_PROBLEM TO WORK ON_. Exactly the lines from the one containing "How far from where" through the final line of the listing are to be retyped, and nothing more.

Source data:
● ● ● ● ●

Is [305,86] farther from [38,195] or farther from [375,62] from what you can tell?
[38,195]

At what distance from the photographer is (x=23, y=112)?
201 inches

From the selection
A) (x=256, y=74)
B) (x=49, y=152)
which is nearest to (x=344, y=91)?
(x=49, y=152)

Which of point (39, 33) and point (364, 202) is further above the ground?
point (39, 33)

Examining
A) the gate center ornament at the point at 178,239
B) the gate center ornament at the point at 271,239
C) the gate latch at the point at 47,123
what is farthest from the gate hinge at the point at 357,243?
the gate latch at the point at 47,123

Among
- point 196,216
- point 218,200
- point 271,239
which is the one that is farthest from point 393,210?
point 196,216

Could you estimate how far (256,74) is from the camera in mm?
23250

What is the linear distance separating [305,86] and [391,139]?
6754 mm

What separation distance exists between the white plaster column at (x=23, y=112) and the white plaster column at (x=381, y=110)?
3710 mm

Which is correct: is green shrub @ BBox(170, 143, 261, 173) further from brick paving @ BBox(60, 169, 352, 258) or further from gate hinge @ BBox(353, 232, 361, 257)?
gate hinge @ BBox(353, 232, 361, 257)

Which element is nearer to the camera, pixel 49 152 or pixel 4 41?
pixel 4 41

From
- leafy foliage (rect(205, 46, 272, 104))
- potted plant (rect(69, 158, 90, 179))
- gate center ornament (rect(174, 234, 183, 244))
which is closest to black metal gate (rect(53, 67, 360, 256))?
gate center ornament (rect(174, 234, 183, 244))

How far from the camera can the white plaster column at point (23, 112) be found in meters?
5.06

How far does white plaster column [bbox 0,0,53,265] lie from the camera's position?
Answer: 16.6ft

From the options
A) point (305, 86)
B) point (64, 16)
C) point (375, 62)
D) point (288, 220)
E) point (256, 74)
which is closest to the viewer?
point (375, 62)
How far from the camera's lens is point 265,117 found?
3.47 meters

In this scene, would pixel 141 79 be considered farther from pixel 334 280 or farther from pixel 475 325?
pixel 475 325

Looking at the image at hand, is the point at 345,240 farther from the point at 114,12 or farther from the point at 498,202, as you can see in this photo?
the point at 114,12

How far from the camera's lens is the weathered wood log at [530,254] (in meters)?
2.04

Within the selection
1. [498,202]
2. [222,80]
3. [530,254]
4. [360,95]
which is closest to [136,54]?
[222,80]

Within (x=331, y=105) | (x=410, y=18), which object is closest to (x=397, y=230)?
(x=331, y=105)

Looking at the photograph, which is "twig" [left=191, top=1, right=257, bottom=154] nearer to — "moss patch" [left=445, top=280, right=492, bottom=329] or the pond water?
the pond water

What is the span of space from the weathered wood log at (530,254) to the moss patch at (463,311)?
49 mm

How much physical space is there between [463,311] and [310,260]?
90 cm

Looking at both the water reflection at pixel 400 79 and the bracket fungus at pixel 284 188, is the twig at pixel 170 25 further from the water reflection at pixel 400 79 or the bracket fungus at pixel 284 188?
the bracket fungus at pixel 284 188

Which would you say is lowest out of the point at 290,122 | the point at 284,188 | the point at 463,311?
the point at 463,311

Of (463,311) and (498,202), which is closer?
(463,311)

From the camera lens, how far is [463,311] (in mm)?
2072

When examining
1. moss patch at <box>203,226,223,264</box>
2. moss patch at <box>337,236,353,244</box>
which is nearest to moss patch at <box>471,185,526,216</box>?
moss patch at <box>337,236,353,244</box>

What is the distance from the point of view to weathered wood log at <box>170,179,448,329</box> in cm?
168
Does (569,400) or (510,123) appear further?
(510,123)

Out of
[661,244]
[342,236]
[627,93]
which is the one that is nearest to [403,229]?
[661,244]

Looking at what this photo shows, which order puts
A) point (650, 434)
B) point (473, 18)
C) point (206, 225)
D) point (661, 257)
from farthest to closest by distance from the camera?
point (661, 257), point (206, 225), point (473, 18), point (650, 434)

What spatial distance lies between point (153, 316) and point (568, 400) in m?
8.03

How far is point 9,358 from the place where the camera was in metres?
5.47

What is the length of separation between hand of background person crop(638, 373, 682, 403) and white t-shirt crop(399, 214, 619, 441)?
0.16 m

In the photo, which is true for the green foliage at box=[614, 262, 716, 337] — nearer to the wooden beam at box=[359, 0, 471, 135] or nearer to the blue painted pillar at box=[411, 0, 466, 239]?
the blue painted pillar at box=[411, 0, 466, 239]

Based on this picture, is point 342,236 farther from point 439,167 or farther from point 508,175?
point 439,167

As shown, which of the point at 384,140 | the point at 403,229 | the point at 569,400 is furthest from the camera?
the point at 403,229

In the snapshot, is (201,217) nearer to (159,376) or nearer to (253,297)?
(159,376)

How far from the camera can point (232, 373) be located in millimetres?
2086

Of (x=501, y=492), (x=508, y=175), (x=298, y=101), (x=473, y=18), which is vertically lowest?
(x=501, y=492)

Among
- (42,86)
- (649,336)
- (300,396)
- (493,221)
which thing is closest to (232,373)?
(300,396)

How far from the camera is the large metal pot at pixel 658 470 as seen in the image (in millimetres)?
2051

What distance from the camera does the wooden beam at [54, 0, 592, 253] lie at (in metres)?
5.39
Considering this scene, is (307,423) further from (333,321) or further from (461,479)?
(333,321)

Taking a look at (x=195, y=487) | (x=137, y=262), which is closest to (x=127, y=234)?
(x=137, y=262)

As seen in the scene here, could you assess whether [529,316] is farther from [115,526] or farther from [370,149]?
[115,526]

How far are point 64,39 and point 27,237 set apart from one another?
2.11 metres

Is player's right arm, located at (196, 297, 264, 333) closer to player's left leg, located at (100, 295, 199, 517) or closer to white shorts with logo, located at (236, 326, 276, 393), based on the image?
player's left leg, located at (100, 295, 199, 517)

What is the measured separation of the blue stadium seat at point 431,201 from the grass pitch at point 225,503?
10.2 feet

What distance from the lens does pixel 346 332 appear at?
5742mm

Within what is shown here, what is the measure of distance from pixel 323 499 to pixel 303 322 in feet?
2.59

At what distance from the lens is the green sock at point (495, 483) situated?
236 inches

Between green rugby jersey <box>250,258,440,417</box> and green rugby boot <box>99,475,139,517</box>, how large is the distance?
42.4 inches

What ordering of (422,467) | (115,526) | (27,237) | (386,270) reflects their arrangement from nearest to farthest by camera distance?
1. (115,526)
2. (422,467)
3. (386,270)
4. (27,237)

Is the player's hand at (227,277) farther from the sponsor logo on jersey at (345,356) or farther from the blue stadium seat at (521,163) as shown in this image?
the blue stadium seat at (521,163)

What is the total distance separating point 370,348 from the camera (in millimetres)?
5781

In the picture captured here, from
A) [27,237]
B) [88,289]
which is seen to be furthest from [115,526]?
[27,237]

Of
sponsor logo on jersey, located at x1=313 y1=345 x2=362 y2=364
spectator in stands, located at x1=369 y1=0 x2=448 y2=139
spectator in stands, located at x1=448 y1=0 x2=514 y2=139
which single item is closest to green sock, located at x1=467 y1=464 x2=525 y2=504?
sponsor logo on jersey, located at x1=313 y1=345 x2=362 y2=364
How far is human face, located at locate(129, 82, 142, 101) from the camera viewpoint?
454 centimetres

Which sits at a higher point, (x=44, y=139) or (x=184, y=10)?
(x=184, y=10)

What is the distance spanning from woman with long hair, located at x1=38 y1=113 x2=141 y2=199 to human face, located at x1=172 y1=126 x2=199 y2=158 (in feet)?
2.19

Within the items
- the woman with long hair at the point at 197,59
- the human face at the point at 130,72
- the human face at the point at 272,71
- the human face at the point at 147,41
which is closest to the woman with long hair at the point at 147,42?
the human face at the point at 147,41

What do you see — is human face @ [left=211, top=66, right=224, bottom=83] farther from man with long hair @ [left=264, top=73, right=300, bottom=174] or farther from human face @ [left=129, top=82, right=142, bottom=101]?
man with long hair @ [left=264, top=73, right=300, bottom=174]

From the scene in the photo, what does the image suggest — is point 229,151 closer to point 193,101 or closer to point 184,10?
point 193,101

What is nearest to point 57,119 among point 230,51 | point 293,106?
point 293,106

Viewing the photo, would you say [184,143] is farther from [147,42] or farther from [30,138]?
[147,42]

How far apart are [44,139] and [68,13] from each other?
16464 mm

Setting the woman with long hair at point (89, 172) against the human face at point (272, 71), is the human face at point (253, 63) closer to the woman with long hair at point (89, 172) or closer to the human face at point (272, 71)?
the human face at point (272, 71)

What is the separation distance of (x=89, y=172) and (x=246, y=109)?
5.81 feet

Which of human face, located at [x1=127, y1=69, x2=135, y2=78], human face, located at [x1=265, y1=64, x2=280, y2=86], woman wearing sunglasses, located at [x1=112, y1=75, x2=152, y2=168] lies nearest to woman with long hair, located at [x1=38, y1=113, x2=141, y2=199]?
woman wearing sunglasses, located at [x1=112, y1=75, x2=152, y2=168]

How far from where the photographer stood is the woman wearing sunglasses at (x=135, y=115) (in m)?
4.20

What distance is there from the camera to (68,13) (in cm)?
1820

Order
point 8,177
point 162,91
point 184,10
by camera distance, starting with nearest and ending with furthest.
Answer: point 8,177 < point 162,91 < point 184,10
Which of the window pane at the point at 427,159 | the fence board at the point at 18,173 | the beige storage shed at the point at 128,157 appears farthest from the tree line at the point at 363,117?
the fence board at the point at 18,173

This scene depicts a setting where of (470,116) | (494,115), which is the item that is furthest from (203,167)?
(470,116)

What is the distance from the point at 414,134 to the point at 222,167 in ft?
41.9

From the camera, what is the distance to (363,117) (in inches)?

● ● ● ● ●

_ANSWER FOR THIS EXERCISE_.
How far from where the photographer stood is the woman wearing sunglasses at (x=135, y=115) (in m)?
4.20

What distance is there from the camera to (68,13) (in cm)?
1820

Order
point 8,177
point 162,91
point 184,10
by camera distance, starting with nearest and ending with furthest.
Answer: point 8,177 < point 162,91 < point 184,10
Which of the window pane at the point at 427,159 | the fence board at the point at 18,173 | the beige storage shed at the point at 128,157 appears farthest from the tree line at the point at 363,117?
the fence board at the point at 18,173

This scene depicts a setting where of (470,116) | (494,115), which is the item that is furthest from (203,167)?
(470,116)

What is the distance from the point at 414,134 to the point at 222,167 in ft?
41.9

From the camera, what is the distance to (363,117) (in inches)?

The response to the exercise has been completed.